Sum up the passage on discussing the Dhamma in two sentences.

• Passage:
_____

Discussing the Dhamma on Timely Occasions (Maṅgala Sutta – Protection with Blessing)

revised on 2020-05-29

By Venerable Uttamo Thera(尊者 鄔達摩 長老)

Practicing of meditation can be started from the 25th blessing of hearing the Dhamma on timely occasions. One of the factors for the realization of Dhamma is listening to Dhamma. Here the blessing is discussing the Dhamma, which has some differences from hearing Dhamma.

But they are closely related. Without hearing Dhamma, we do not know practice and discuss Dhamma with others. Here both sides discuss what they know and do not know yet. In this way, we can part or share knowledge.

It can increase one’s knowledge and progress in practice. Why practicing meditation can be said, start from listening Dhamma on timely occasions? According to the Buddha, Dhammasavaṇa—listening of Dhamma had five factors:

(1) Listening with attention
(2) Taking notes or remembering them
(3) Reflecting on them
(4) Understanding of them
(5) After understanding of them and put it into practice, i.e., sīla, samādhi and paññā.

Discussing of Dhamma also has the five benefits. These are:

(1) Hearing things never heard before
(2) Have clear knowledge
(3) Overcoming doubts
(4) Have right views
(5) One’s mind grows serene.

There is no doubt that discussion or dialogue on Dhamma has great benefits. There were many evidences and stories in the suttas. Even non-Buddhists, i.e., outsiders had great benefits and their lives were changed. Before they had wrong views and after dialogue had the right views and knew how to live their lives. Some even became monks and realized the Dhamma.

Dialogue between faiths is also very important. Especially nowadays this is more urgently need. The main goal of all faiths is peace, harmony and happiness. The basic foundation is nearly the same, i.e., morality; to become a good human being. Because of misunderstanding and misinterpretation, one’s own and other faiths create problems and mistrust. There is also conceit—the superior syndrome. Because of this defilement, some people worship the same God, killing and harming other faiths.

Today human morality is going down very quickly like a thermometer. Dialogue between faiths can help to solve the problem of moral degeneration. We can learn from each other and helping each other to solve social problems. In this respect, Buddha-Dhamma can offer a lot. Dialogue between world leaders, politicians, are also very important for their countries stability and the world.

Out of greed and selfishness, some leaders and politicians only make their countries great and not a concern for others. They have ill-will and capitalist syndrome of growth, profits and competition. Greedy, ill-will, envy, avarice, exploitation, etc. will never bring harmony, peace and happiness to one’s own country and the world. Look at today world situations and we know the outcomes and conditions of unwholesome dhamma. A human cannot solve the worldly problems with confrontation and competition. Because greed, ill-will, delusion are the root of all suffering.

Why should politicians and economists destroy themselves and the world just for sensual pleasures? The price for sensual pleasure is far greater than a momentary, fleeting pleasure. They all have to pay for their evil deeds in hell, as animals and ghosts. These are inexpressible sufferings just for sensual pleasures.

_____

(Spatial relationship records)
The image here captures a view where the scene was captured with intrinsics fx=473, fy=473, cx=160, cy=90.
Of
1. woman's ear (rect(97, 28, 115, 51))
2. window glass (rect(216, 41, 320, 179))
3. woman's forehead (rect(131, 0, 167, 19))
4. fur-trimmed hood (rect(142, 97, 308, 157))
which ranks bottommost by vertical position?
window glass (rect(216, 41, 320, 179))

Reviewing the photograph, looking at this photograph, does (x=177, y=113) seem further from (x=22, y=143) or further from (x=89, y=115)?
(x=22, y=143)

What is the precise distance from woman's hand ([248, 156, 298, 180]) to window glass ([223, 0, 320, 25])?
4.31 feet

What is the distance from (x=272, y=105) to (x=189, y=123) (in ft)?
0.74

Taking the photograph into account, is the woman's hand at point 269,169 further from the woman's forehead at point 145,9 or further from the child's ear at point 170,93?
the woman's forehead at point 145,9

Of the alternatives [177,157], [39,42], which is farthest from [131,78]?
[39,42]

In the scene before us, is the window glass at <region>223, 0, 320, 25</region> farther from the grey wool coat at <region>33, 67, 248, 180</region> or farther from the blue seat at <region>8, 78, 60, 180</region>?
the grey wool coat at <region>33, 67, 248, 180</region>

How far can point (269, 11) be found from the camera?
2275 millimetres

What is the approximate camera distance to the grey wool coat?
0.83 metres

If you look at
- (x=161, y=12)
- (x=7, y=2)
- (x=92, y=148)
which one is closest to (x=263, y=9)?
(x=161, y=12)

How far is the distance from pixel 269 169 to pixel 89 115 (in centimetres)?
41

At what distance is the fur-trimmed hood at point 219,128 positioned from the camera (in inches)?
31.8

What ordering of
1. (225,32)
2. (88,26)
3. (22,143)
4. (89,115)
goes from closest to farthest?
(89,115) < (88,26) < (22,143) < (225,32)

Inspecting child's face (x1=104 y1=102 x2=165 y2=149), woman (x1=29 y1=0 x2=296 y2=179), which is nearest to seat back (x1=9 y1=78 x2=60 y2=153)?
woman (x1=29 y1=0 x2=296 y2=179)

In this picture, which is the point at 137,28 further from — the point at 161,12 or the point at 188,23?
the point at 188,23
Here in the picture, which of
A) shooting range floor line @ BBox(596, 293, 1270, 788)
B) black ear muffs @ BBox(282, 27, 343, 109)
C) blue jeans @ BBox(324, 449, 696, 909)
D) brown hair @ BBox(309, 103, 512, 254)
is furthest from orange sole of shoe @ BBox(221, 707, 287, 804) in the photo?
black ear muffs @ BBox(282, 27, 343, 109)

_____

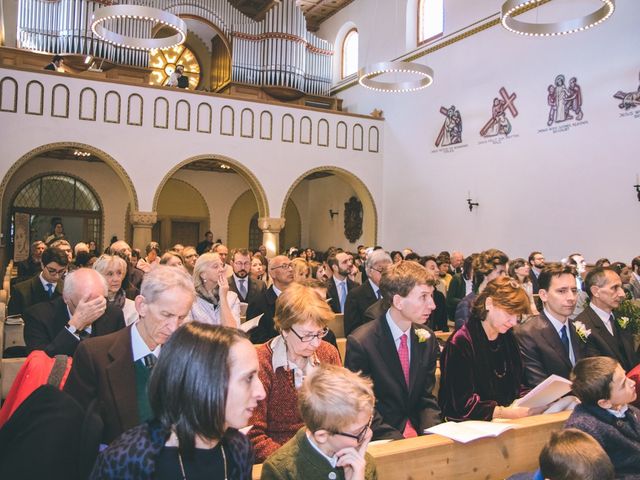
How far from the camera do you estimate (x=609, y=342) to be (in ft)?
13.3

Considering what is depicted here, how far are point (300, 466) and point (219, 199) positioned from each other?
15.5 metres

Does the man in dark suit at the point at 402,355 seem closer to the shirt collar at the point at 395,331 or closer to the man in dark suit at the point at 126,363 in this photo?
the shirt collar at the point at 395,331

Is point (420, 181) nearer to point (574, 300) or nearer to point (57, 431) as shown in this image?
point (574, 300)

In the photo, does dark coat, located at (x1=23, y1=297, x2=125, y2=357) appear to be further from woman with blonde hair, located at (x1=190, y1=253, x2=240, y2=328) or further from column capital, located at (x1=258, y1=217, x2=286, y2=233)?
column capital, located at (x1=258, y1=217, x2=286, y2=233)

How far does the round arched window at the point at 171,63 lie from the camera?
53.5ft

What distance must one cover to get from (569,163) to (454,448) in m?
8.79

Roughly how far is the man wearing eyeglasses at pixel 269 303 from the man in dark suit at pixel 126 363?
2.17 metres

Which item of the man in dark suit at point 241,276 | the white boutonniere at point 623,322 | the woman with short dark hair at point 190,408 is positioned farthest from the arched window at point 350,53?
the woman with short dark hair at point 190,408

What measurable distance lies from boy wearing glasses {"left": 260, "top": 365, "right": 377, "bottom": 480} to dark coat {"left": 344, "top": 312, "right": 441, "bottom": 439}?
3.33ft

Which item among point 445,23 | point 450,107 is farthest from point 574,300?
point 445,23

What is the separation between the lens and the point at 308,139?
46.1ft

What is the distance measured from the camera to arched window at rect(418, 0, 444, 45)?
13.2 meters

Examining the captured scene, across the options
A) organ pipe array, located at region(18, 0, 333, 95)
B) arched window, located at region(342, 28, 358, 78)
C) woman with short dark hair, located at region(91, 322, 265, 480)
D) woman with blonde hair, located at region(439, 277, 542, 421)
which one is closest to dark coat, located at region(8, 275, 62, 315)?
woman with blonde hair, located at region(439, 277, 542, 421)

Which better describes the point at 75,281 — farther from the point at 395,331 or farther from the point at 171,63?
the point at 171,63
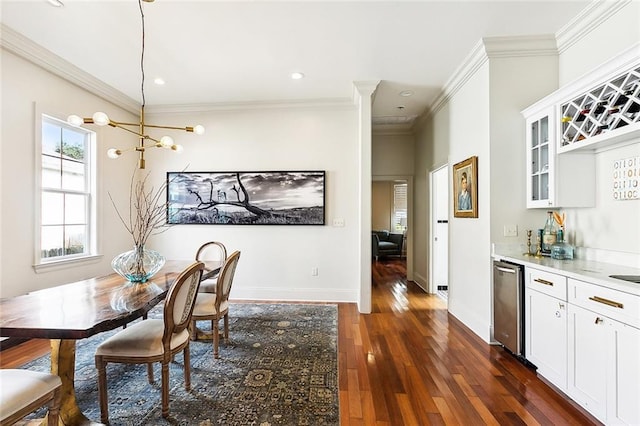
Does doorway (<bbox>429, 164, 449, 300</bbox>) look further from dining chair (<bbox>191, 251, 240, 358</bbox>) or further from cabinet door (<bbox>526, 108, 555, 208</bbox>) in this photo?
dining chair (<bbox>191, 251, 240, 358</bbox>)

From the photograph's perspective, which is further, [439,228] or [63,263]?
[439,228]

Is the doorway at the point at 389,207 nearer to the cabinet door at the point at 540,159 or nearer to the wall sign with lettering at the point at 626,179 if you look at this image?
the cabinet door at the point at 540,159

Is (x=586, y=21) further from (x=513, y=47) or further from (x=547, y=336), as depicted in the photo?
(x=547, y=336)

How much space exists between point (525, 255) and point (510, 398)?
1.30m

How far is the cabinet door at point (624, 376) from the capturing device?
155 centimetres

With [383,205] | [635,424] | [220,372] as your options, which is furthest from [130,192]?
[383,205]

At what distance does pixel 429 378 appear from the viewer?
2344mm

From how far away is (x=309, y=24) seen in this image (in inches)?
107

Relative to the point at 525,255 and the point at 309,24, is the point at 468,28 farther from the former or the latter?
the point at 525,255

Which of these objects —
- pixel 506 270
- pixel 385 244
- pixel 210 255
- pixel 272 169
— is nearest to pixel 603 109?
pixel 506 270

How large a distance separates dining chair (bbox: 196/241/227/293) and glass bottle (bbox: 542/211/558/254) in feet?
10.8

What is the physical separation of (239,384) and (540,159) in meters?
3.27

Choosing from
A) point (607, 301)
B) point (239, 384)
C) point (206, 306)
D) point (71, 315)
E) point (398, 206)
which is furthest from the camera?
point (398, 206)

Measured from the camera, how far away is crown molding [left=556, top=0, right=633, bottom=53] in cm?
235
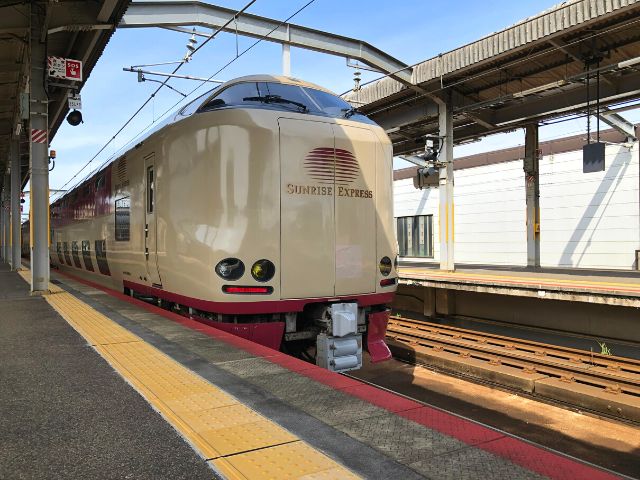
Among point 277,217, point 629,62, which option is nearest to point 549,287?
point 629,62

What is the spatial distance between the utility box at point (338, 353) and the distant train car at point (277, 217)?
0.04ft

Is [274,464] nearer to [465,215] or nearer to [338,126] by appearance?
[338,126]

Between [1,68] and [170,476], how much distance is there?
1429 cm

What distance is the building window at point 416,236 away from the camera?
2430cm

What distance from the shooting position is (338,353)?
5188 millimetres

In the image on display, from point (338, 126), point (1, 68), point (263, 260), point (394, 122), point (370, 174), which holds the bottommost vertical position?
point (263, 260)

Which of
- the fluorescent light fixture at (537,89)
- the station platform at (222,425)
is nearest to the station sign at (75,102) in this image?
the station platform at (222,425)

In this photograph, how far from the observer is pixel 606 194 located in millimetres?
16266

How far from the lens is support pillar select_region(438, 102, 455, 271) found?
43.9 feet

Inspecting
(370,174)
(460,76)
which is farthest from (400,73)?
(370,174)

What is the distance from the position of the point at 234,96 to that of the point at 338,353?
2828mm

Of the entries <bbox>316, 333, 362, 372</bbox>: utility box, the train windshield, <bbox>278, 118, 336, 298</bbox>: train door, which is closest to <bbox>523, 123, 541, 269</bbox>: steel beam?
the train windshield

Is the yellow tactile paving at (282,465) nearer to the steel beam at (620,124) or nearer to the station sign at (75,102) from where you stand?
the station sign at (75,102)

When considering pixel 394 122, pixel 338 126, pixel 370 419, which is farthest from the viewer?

_____

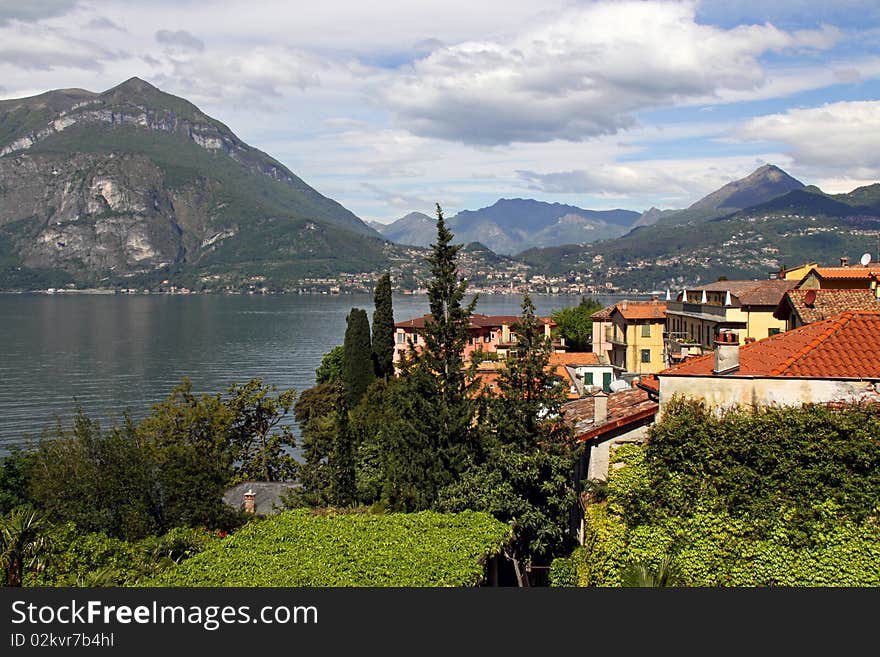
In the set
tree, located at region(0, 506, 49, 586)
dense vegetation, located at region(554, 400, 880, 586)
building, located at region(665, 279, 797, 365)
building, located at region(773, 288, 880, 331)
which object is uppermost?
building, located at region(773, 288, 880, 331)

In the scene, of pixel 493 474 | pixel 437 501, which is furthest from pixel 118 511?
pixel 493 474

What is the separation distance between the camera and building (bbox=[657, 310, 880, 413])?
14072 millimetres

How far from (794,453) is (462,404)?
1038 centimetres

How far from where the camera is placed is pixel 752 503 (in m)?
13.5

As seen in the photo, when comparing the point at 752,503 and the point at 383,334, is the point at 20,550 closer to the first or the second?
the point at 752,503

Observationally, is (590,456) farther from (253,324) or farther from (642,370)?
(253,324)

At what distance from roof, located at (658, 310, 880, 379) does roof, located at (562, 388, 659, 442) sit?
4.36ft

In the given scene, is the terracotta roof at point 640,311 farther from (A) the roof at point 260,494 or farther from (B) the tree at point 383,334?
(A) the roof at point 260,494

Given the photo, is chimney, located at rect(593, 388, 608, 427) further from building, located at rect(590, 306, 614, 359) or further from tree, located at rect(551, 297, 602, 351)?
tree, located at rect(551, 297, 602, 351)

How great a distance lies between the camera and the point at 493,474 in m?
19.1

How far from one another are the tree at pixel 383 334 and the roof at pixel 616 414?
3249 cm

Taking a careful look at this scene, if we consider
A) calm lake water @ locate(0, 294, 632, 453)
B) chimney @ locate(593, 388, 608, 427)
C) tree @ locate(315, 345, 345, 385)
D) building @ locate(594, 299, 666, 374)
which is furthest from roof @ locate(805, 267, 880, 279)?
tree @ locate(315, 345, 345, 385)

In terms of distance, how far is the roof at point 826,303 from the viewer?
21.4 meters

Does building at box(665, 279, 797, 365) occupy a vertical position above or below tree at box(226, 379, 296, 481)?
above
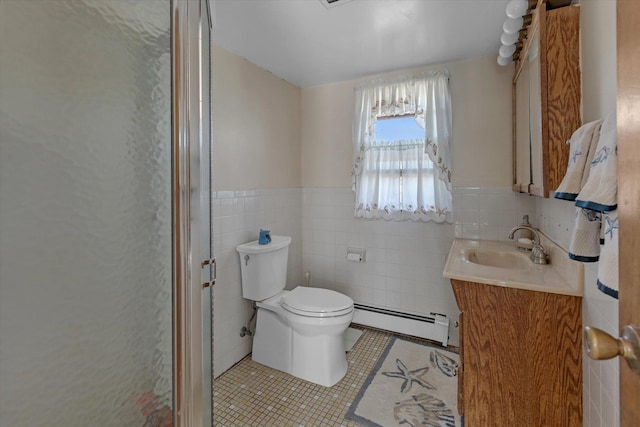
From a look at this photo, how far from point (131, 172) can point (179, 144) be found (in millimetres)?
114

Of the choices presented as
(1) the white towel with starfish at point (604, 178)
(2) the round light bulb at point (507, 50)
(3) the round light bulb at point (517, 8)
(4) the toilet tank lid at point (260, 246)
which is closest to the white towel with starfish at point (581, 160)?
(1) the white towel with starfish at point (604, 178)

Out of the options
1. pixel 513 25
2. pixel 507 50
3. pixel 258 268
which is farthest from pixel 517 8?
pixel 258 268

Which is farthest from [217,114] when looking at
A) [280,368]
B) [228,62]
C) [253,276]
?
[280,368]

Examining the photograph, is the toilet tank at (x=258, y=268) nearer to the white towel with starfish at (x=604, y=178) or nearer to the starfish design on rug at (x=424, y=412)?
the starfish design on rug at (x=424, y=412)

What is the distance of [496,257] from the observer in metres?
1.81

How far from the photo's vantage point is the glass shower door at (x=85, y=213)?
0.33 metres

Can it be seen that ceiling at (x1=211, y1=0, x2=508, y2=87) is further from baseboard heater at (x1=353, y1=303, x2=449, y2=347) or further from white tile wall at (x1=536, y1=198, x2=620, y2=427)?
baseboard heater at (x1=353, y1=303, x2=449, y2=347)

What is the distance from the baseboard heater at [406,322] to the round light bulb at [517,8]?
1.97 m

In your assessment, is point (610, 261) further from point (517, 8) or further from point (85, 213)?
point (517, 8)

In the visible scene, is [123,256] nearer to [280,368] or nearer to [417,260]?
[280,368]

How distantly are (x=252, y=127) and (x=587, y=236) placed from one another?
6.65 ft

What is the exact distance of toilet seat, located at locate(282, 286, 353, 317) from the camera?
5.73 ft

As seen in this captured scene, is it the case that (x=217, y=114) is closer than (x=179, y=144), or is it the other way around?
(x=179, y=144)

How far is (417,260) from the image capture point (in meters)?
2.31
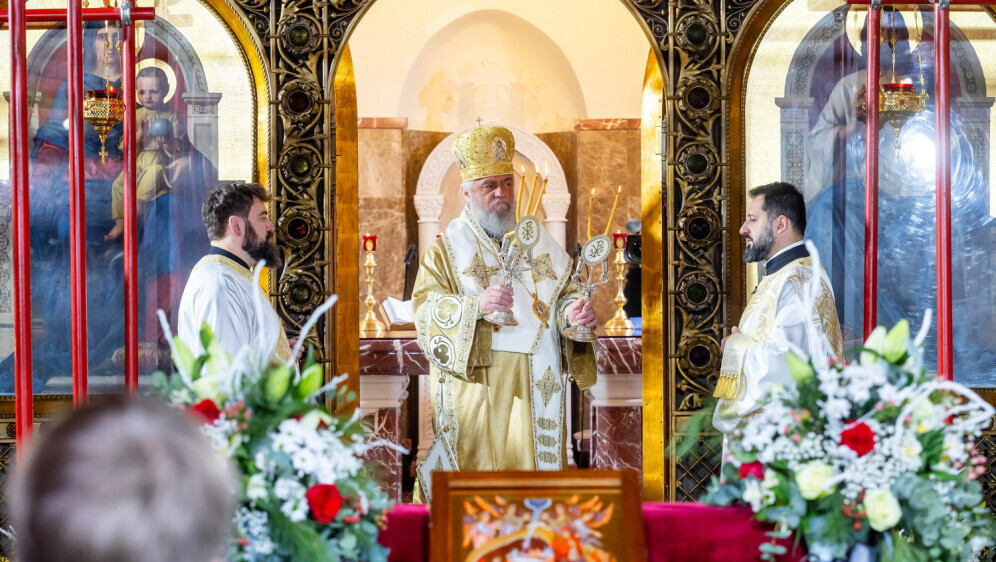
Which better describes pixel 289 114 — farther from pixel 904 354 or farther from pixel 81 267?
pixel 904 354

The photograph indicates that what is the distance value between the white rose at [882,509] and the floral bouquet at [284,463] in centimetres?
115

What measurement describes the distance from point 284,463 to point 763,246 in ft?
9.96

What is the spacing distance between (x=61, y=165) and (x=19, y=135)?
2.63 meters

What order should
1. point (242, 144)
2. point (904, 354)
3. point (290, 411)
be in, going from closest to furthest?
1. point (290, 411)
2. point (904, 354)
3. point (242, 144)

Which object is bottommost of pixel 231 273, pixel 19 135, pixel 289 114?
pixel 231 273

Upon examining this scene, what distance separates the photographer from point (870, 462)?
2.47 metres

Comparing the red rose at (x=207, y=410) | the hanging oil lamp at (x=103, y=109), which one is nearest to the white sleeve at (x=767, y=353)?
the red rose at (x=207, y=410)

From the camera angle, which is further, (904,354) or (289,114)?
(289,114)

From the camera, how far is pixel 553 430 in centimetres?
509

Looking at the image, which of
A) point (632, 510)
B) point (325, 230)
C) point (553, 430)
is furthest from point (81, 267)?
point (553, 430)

_____

• Task output: Discussing the Dhamma is closely related to hearing it: both sides share what they know and don't yet know, and it brings five benefits, including overcoming doubts, having right views, and a serene mind. Dialogue between faiths and between world leaders also matters, because it can help solve moral decline and support stability, while greed, ill-will, and delusion are the root of all suffering and will never bring peace.